AnnaLee Saxenian is dean of the UC-Berkeley School of Information, and her new book is a deep dive into the economics of competition in a globalizing world. As she points out in the introduction, even an apparently American invention such as the iPod is the product of a “far-flung network of highly specialized enterprises located in Silicon Valley, India, Taiwan, mainland China, and elsewhere.”
The original Argonauts were Greeks who accompanied Jason on his search for the Golden Fleece, but the new Argonauts, she writes, are entrepreneurs who are similarly mobile, regularly moving between the U.S. and their home countries and establishing operations wherever the conditions are right in terms of market opportunities, capital, partnerships, and management teams.

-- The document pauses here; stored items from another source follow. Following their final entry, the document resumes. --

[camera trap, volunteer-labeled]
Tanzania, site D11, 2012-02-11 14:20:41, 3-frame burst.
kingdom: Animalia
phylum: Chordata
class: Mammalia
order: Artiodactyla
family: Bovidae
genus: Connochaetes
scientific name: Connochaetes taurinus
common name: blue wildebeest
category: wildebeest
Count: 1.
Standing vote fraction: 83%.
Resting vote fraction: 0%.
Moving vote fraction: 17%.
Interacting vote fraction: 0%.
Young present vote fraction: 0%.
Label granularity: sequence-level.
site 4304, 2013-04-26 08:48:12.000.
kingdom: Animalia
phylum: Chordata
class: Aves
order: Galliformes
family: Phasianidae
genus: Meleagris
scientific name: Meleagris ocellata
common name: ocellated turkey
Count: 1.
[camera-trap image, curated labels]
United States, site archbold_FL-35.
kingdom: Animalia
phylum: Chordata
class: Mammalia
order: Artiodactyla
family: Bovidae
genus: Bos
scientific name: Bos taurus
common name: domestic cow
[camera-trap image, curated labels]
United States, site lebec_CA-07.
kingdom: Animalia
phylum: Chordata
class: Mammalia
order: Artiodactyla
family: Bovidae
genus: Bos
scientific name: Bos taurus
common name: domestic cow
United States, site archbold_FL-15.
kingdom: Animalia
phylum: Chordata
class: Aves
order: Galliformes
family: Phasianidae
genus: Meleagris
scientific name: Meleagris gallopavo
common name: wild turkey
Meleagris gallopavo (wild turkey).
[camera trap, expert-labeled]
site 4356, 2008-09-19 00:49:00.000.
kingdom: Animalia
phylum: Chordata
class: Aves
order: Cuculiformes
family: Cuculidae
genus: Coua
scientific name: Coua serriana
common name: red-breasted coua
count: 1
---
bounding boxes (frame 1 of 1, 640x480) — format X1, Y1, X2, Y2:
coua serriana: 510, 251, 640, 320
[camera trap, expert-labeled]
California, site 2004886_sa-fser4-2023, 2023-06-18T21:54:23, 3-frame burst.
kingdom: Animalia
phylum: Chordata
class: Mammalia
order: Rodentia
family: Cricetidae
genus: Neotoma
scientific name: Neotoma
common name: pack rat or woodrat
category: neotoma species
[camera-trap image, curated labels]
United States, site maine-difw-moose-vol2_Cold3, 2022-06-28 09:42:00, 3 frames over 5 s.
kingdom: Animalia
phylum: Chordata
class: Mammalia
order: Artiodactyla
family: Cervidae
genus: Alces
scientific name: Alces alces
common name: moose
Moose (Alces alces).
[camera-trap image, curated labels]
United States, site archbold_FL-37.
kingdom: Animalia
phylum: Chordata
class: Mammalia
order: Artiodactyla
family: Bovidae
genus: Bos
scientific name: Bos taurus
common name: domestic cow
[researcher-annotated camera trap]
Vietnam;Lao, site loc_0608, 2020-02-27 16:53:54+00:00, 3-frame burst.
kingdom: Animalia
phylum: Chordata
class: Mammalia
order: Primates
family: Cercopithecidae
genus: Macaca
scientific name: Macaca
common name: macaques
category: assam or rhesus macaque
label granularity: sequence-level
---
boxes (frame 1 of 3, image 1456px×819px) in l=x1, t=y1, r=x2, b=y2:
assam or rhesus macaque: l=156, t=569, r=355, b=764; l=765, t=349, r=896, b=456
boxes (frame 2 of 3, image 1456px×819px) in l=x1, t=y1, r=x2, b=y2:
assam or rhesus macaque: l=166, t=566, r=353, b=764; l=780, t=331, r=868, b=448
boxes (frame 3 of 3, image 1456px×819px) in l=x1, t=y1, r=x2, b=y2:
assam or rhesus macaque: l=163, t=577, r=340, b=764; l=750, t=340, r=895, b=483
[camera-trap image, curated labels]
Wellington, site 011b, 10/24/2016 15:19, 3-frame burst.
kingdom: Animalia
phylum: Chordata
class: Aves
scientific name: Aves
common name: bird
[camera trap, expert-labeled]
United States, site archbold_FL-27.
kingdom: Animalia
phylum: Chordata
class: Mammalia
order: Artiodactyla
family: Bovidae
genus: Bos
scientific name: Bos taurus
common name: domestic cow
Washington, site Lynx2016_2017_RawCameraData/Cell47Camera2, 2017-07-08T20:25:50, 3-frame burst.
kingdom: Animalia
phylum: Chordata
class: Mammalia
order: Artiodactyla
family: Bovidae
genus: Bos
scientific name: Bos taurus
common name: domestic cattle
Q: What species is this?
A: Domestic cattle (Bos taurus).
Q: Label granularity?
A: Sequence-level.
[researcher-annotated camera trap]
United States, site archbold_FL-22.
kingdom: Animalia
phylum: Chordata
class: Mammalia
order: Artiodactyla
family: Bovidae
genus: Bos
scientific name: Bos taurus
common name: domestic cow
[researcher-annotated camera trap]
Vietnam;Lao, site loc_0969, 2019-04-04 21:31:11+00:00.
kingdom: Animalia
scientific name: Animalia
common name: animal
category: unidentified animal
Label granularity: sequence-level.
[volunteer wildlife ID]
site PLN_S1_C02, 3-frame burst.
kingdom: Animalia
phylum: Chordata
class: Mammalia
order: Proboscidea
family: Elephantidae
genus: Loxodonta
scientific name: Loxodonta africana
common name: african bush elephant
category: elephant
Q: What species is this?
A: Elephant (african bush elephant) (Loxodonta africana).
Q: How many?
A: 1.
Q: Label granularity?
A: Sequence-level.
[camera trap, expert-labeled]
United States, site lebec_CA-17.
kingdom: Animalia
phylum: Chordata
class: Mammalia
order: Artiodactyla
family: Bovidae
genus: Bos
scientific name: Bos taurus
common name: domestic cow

According to Saxenian, the key is not location per se but communities of collaboration based on skills and knowledge. “It is clear that the relationships between these newly emerging technology regions are multiplying, and that the new markets opening up in China and India will further transform the dynamics of the world economy,” she writes.
Her book examines the interlocked dynamics of such specialized enterprises with both historical rigor and sound, forward-looking interpretation. Individual chapters focus on geographic regions such as Silicon Valley, Taiwan, India, and mainland China, with the final chapter summing up the “Argonaut Advantage”—access to a widening network of both personal and technological connections.